Question : If you happen to like a particular Movie A, what is the probability you will also like Movie B ?

I’ll try to describe a simple rudimentary system that will try to answer that question.

Let's make the following assumptions :

  • We have an online community of users that we can collect information on whether they liked a particular movie and store those answers in a database.
  • The end user can make 3 distinct choices for each movie: they can either like it, dislike it or not care for it.

Setting up the Environment

Our database schema is represented by the following three tables.

sql1.png

The Users table contain information about our users. The Ratings table contain the actual votes cast for a particular RatingDefition and the RatingDefinition table contains the Movie names we’ll use for this example.

You can use the following scripts to create the database objects and populate with relevant data. For this particular case we have a total of 50 movies with 10000 users and a total of 500000 like/dislike/neutral votes. For this reason the populate script may take a while to complete.

 

The basic algorithm of calculating the probability of liking a Movie B given that you like Movie A is implemented as a User Defined Function that takes 2 parameters. First the movie that we liked and the second is the movie that we want to test.
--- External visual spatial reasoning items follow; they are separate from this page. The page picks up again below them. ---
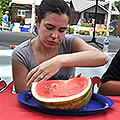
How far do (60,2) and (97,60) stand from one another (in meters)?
0.55

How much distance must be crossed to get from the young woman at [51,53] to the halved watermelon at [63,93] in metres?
0.08

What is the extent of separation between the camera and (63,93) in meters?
0.95

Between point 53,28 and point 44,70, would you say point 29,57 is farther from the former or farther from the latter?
point 44,70

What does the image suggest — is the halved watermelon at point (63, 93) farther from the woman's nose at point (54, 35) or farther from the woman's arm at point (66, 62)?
the woman's nose at point (54, 35)

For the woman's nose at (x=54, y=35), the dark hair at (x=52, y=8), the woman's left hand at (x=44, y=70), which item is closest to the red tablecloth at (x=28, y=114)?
the woman's left hand at (x=44, y=70)

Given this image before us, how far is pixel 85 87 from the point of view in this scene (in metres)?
0.98

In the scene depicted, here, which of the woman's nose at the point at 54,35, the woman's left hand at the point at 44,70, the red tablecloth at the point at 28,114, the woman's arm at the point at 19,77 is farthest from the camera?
the woman's arm at the point at 19,77

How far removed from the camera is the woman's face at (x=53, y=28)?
1.33 m

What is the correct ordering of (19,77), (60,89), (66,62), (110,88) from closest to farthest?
(60,89), (66,62), (19,77), (110,88)

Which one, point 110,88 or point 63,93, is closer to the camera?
point 63,93

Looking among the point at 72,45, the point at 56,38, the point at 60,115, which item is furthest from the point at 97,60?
the point at 60,115

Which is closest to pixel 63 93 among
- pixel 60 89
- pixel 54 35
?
pixel 60 89

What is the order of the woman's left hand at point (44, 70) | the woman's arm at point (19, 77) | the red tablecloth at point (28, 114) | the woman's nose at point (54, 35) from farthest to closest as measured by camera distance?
the woman's arm at point (19, 77)
the woman's nose at point (54, 35)
the woman's left hand at point (44, 70)
the red tablecloth at point (28, 114)

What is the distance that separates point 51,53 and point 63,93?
754mm
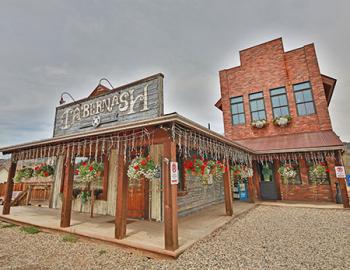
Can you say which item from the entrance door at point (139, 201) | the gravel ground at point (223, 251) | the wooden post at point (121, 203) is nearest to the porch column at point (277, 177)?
the gravel ground at point (223, 251)

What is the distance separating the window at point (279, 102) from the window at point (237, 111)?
78.1 inches

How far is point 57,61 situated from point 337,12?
1208 cm

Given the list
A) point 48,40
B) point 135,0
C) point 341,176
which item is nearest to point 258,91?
point 341,176

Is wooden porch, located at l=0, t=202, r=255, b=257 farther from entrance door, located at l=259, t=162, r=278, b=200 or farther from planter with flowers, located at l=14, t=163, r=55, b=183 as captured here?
entrance door, located at l=259, t=162, r=278, b=200

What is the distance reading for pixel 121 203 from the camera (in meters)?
4.40

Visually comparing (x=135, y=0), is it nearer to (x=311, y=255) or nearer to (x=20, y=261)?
(x=20, y=261)

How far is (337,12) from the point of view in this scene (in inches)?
270

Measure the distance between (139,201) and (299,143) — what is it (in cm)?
864

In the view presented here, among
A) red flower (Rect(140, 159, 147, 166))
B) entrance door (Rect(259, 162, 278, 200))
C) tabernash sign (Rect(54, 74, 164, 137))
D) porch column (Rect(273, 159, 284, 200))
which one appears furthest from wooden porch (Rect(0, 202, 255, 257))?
porch column (Rect(273, 159, 284, 200))

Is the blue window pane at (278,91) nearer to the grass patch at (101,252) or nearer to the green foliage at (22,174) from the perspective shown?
the grass patch at (101,252)

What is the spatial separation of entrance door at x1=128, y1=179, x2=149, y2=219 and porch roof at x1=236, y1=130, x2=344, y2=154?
20.4 ft

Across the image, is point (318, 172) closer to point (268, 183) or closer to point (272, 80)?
point (268, 183)

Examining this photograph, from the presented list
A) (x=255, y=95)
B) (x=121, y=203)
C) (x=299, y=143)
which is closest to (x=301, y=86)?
(x=255, y=95)

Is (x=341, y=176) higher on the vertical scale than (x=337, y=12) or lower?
lower
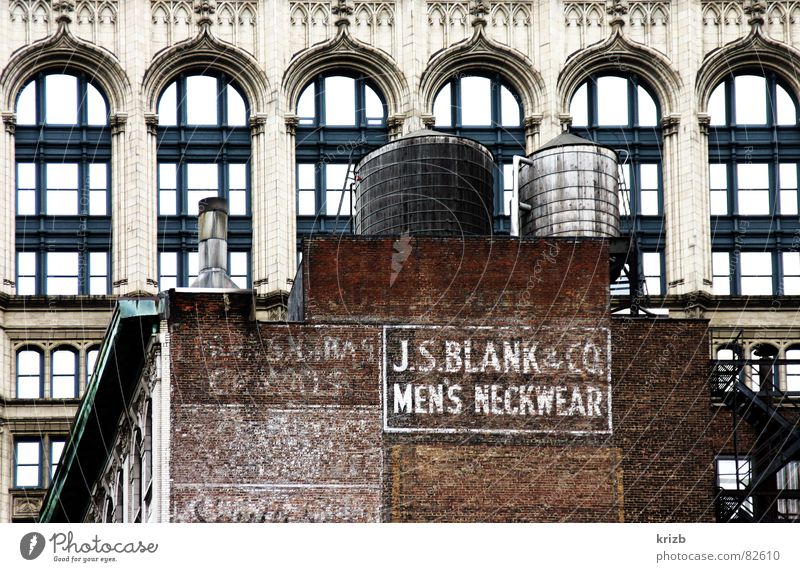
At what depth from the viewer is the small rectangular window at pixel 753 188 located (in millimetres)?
104250

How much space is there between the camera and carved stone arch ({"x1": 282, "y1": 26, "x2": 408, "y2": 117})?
4094 inches

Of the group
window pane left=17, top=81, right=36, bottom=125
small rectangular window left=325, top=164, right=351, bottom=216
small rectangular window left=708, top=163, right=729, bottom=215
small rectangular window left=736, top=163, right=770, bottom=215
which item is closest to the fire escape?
small rectangular window left=708, top=163, right=729, bottom=215

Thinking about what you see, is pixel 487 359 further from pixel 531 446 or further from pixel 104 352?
pixel 104 352

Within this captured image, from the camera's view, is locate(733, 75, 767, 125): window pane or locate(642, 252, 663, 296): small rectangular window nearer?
locate(642, 252, 663, 296): small rectangular window

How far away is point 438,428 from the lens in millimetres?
66812

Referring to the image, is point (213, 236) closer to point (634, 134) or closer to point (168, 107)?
point (168, 107)

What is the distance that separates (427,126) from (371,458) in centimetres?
3787

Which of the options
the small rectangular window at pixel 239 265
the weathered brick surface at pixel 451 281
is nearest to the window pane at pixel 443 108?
the small rectangular window at pixel 239 265

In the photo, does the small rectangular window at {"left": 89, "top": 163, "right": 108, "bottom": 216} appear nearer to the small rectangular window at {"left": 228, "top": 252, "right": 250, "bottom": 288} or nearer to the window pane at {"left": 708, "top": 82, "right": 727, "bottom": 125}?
the small rectangular window at {"left": 228, "top": 252, "right": 250, "bottom": 288}

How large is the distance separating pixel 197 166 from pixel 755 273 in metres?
19.5

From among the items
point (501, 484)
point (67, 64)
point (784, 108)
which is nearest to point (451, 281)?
point (501, 484)

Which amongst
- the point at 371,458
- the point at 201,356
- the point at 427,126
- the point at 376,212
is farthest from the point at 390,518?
the point at 427,126

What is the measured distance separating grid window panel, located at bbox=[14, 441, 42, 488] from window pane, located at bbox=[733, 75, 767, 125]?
26.9m

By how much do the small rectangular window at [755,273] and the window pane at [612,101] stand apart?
6.42 m
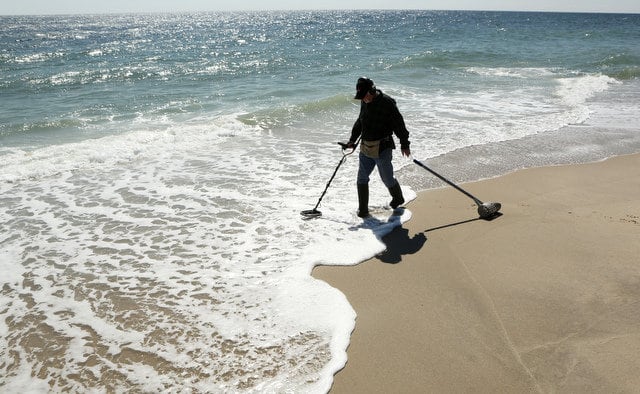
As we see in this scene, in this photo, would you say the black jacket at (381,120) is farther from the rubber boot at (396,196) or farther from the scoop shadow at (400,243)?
the scoop shadow at (400,243)

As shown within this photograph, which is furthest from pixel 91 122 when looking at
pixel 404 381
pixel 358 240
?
pixel 404 381

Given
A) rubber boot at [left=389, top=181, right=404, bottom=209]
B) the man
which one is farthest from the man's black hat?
rubber boot at [left=389, top=181, right=404, bottom=209]

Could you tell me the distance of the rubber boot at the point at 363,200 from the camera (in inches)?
228

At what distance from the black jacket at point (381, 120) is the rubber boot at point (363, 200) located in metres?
0.67

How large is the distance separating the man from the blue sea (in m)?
0.51

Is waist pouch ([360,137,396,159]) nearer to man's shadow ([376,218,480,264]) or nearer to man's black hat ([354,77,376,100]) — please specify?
man's black hat ([354,77,376,100])

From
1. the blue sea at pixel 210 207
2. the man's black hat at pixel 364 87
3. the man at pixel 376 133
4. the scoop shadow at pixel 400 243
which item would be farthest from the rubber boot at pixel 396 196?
the man's black hat at pixel 364 87

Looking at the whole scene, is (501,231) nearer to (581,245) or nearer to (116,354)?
(581,245)

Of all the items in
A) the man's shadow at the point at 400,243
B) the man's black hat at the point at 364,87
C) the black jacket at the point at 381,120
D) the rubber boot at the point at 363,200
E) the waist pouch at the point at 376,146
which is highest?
the man's black hat at the point at 364,87

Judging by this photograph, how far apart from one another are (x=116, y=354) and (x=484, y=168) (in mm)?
6483

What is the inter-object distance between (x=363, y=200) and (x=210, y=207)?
2.25 m

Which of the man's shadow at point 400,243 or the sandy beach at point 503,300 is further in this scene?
the man's shadow at point 400,243

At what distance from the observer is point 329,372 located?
3.20m

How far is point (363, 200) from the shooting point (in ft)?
19.1
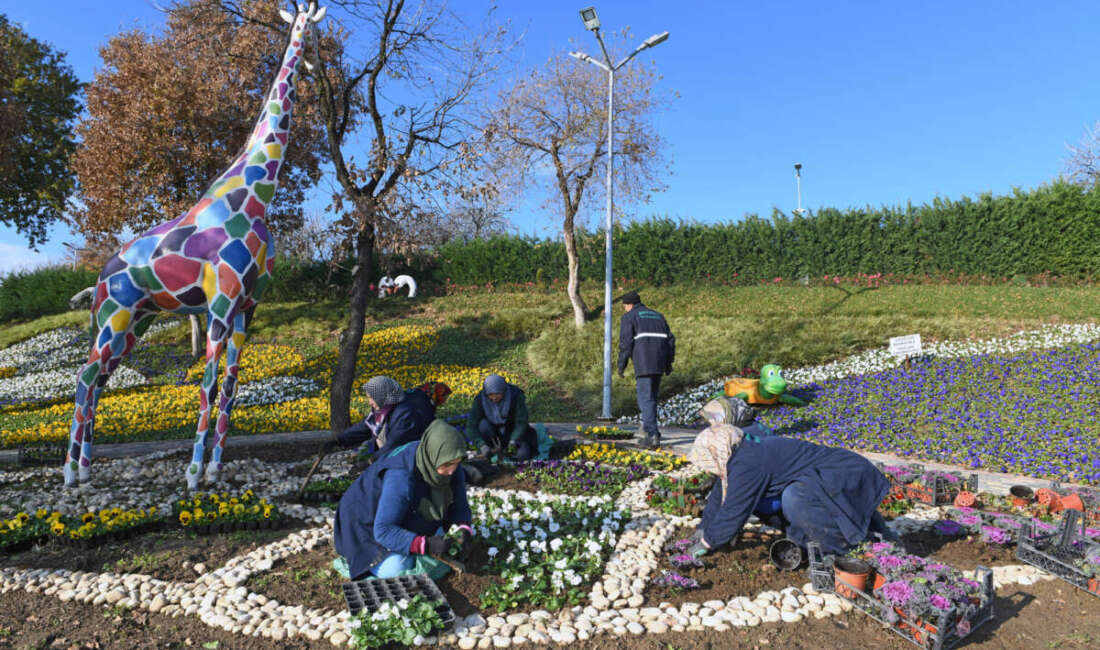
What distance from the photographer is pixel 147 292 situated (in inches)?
267

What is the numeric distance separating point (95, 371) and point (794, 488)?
675 centimetres

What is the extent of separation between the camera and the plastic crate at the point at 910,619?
3527mm

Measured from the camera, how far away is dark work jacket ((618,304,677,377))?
8969 mm

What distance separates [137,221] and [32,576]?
50.0ft

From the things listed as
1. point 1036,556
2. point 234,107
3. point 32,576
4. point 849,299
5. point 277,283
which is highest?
point 234,107

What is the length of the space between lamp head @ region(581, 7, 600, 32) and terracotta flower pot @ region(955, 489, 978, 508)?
32.4 feet

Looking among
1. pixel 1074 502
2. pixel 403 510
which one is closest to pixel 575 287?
pixel 1074 502

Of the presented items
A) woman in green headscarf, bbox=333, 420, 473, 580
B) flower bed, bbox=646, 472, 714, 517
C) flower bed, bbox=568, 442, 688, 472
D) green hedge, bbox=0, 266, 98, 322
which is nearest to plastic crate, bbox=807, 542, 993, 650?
flower bed, bbox=646, 472, 714, 517

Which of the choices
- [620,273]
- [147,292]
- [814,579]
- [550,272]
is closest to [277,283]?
[550,272]

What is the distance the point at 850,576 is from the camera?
13.2ft

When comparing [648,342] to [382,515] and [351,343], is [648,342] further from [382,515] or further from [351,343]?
[382,515]

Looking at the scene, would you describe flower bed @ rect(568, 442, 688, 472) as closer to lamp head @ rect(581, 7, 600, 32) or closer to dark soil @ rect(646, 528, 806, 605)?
dark soil @ rect(646, 528, 806, 605)

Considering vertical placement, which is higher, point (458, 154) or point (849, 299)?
point (458, 154)

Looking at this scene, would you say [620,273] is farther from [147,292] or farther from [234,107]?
[147,292]
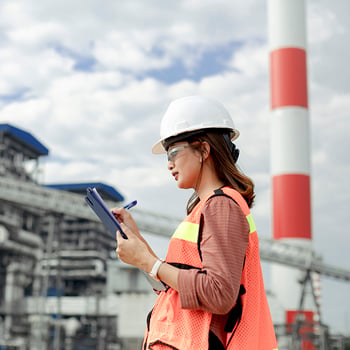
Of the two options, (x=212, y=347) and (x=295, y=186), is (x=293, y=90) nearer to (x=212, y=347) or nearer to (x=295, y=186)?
(x=295, y=186)

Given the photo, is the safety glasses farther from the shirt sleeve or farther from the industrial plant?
the industrial plant

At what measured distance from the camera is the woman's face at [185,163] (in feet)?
5.78

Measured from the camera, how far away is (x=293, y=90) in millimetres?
21953

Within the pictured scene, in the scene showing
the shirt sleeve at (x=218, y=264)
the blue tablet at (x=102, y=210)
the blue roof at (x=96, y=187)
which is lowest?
the shirt sleeve at (x=218, y=264)

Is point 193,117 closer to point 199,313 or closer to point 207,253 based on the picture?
point 207,253

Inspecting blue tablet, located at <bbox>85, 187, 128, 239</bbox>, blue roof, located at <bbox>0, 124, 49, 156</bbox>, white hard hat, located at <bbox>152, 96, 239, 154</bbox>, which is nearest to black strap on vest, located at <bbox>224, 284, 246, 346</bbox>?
blue tablet, located at <bbox>85, 187, 128, 239</bbox>

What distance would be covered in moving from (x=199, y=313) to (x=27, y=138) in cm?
3289

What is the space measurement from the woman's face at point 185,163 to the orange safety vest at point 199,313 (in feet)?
0.34

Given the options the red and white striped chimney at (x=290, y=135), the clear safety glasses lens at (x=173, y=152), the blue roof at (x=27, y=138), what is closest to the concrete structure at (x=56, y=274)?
the blue roof at (x=27, y=138)

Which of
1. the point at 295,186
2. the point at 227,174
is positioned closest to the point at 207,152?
the point at 227,174

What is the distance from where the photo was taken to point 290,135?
22.0m

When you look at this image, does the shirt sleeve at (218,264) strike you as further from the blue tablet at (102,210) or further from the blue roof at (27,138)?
the blue roof at (27,138)

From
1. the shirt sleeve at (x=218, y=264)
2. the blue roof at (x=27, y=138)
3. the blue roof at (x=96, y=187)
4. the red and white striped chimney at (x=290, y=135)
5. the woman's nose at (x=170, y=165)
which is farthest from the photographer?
the blue roof at (x=96, y=187)

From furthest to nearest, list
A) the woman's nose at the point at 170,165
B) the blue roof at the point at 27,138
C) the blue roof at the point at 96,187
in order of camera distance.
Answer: the blue roof at the point at 96,187 → the blue roof at the point at 27,138 → the woman's nose at the point at 170,165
CREATE FUNCTION [dbo].[fnGetProbabilityOfLikingItem] 
(
    @ItemAlreadyLiked UNIQUEIDENTIFIER,
    @ItemToBeTested UNIQUEIDENTIFIER
)
RETURNS FLOAT
AS
BEGIN
RETURN ( 
  
        SELECT  (SUM(CASE WHEN r.Rating >0 THEN 1.0 ELSE 0.0 END)/SUM(CASE WHEN r.Rating !=0 THEN 1.0 ELSE 0.0 END)) * 100
        FROM    Ratings r
        WHERE   r.UserId IN
                    (
                    -- all the users that liked that item
                    SELECT UserId 
                    FROM dbo.Ratings 
                    WHERE RatingDefinitionId = @ItemAlreadyLiked AND rating > 0
                    )
                    AND r.RatingDefinitionId = @ItemToBeTested
        )
END

This UDF determines the universe of users that had a favorable review of Movie A and then gathers all the other movies that they’ have also liked and tabulates them based on the number of votes cast allowing us to do pair-wise comparisons like this :

DECLARE @ItemAlreadyLiked UNIQUEIDENTIFIER
DECLARE @ItemToBeTested UNIQUEIDENTIFIER
     
SELECT  @ItemAlreadyLiked = Id 
FROM    dbo.RatingDefinition
WHERE   Name = 'Titanic'
  
SELECT  @ItemToBeTested = Id
FROM    dbo.RatingDefinition
WHERE   Name = 'The Dark Knight'
  
SELECT  ProbabilityOfLiking = dbo.fnGetProbabilityOfLikingItem(@ItemAlreadyLiked, @ItemToBeTested)
  
RESULT : 
  
ProbabilityOfLiking
----------------------
50.9977
  
(1 row(s) affected)

Since the function is written as a scalar UDF we can also to things like :

query_thumb.png

It maybe useful to present a list to the user that they may also be interested in viewing the other movies listed. One thing to note here is the calculated probability numbers appear to be constrained within close proximity of each other. This is due to the fact the algorithm used to generate the votes relies on a random number generator which yields a uniform distribution of votes (there a roughly equivalent number of like, dislike and neutral votes) resulting in this tight spread.

 

In closing the method outlined here is a much simplified version of what actually might be used in a real world application where the business logic will typically require analysis across several dimensions of varying numbers and their effects on each other rather than the single dimension that we have chosen to take a look at here.

 

Here's a small class that can be used to generate Combinations/Permutations. 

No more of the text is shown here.